This study translated the ÖMPQ into Arabic and tested its reliability and validity. The translation of the ÖMPQ was appropriate as the expert committee ensured that the items are reader-friendly and close to Saudi Arabian culture and dialect. The Arabic ÖMPQ was understood well by patients in primary care clinics and we did not have any issues with items comprehension.
For the construct validation, it was important that the Arabic ÖMPQ can distinguish between patients with LBP who have low, medium, or high psychosocial status. We did not use receiver operating curve because we did not want to dichotomize the scores. To that end, this study showed that for each increase in psychosocial risk status on the Arabic ÖMPQ, there was an associated increase in the outcome measures of pain, disability, fear-avoidance and catastrophizing. This suggested that the Arabic ÖMPQ had good discriminant validity between low, medium and high risk groups.
Since the ÖMPQ had multiple constructs such as pain, disability, fear-avoidance, and catastrophizing, we investigated if these constructs are correlated with their respective outcome measures. Similar to correlations found in other studies (12–15), the constructs within the Arabic ÖMPQ showed significant moderate to high correlations with their respective outcome measures. The correlations were as expected a priori and suggest that the Arabic ÖMPQ is capable of capturing various levels of psychological factors.

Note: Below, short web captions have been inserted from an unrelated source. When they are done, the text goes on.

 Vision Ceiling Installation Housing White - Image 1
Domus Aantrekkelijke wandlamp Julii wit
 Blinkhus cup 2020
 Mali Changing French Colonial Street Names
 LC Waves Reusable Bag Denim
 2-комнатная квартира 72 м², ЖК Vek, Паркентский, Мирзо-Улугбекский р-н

There were 3 items in the Arabic ÖMPQ that correlated different than what was set a priori: item 8 (perception of work demands), item 12 (pain control), and item 20 (fear-avoidance of work). Item 8 was expected to have low correlation (r < .3) with FABQ-W but it was found to have high correlation (r ≥ .5), suggesting better than expected correlation between perception of work demands and fear-avoidance of work. Item 12 was expected to have at least moderate correlation with pain catastrophizing but the correlation was low, suggesting that item 12 should be considered in light of other pain catastrophizing items 13, 14 and 15. Item 20 was expected to have at least moderate correlation with the FABQ-W but had low correlation, suggesting that item 8 and 20 should be evaluated together when assessing work demands or fear avoidance of work.

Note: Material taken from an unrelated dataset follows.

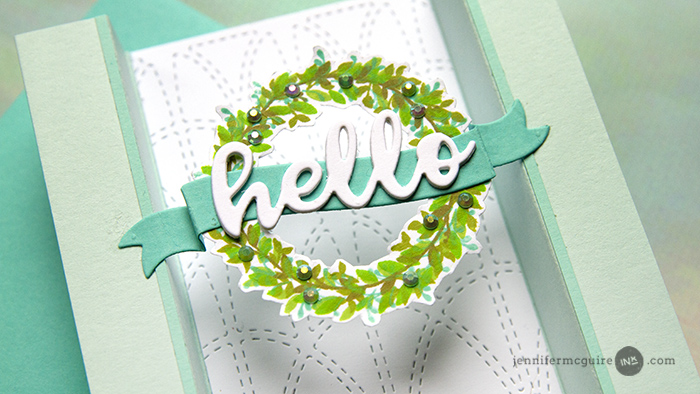 Bridge Cards Video by Jennifer McGuire Ink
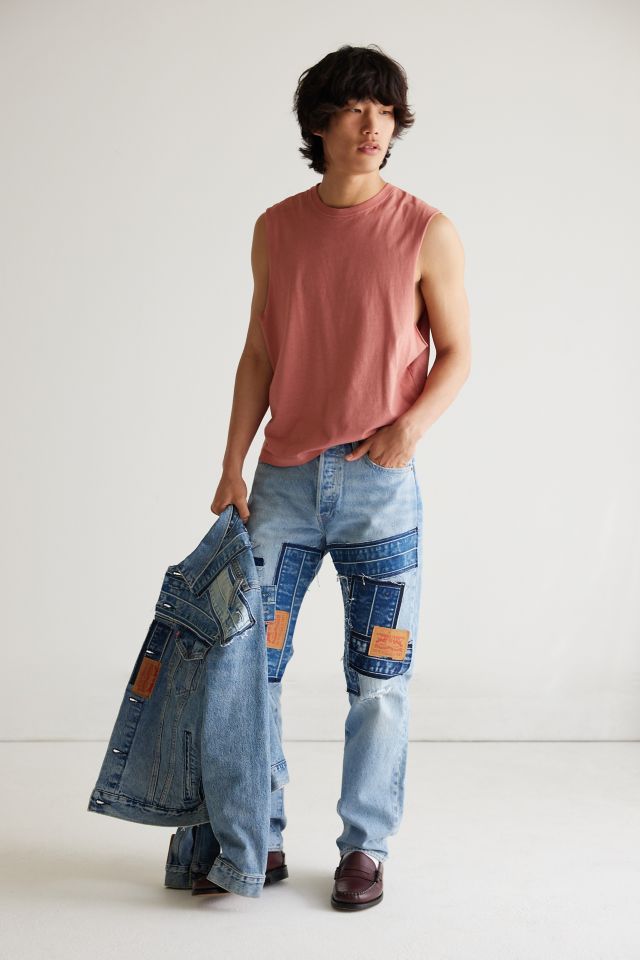 Levi’s® 502 Patchwork Taper Fit Jean #2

The reliability of the Arabic ÖMPQ was tested between session 1 (baseline) and session 2 (2 days later). Since LBP could change rapidly, the 2-day time interval was considered long enough to reduce recall bias, and short enough to prevent substantial change in status. The reliability was tested with ICC2,1 showed perfect reliability, which was similar to the levels reported in in the Norwegian and Brazilian translated versions (12, 15). We also investigated specific agreements for each risk status between session 1 and 2. It appeared that for the low and medium risk status, there was very good agreement. However, for the high risk status, there was a fair agreement likely due to smaller number of participants in this category.

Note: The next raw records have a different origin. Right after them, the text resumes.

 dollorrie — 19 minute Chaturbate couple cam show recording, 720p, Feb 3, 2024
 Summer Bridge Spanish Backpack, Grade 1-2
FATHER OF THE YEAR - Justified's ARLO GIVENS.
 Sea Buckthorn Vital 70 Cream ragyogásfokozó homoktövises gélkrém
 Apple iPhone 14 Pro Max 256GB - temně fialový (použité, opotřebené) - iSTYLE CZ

We investigated the predictive validity of the Arabic ÖMPQ in two ways. One, we used simple linear regression to investigate if the ÖMPQ score at baseline is predictive of the disability score on ODI at 3 months. The simple regression showed that the ÖMPQ at baseline can predict disability at 3 months and can explain 29% of the variability in disability at 3 months. Two, we used RR to determine if being in one risk category increases the chances of developing persistent disability. Participants in the medium risk profile have 1.9 higher chance of developing persistent disability compared to the low risk group. Also, participants in the high risk group have 2.3 higher chances of developing disability compared to the low risk group. The confidence interval of medium risk and high risk groups were overlapped, also the confidence interval of high risk group crossed 1. This could be due to patient receiving treatment “usual care”, or due to smaller number of participants in the high risk group.
We recognized that the original ÖMPQ had been modified to address several limitations such as inconsistent wording, reduced practicality, and lack of independent validation (23). So, just like in Gabel et al. (23), we carefully selected wording of the questions that are related to symptom duration, activity, function variables, and psychosocial constructs. Also, we attempted to divide the Arabic ÖMPQ into themed sections for ease of response and grading (Appendix 1). However, unlike Gabel et al. (23), we did not renumber the questions nor did we modify the construct “pain” to “pain/problem” or reduce the number of body regions. We did so because we were hoping that the Arabic ÖMPQ would be used for conditions other than LBP.
There were several reasons to choose the ÖMPQ for cultural adaptation and validation in Arabic population. At the time of the study, there were not validated psychosocial screening tools for Arabic people with musculoskeletal pain. Also, the ÖMPQ may be more useful clinically as the responses to its items are scaled from 0 to 10 as opposed to dichotomized with “yes” and “no”, which can help clinicians probe on constructs that need further assessment (24). Finally, the ÖMPQ is commonly recommended by clinical practice guidelines of LBP (25, 26).
Several limitations of this study can be identified. We only validated the Arabic ÖMPQ patients with LBP, and we do not know if it generalizes to other musculoskeletal cases. We only used the level disability as a predicted variable of poor outcome, and we do not know if other clinical outcomes can be predicted with Arabic ÖMPQ. Future research should investigate whether the Arabic ÖMPQ improves the delivery of healthcare and reduces its cost.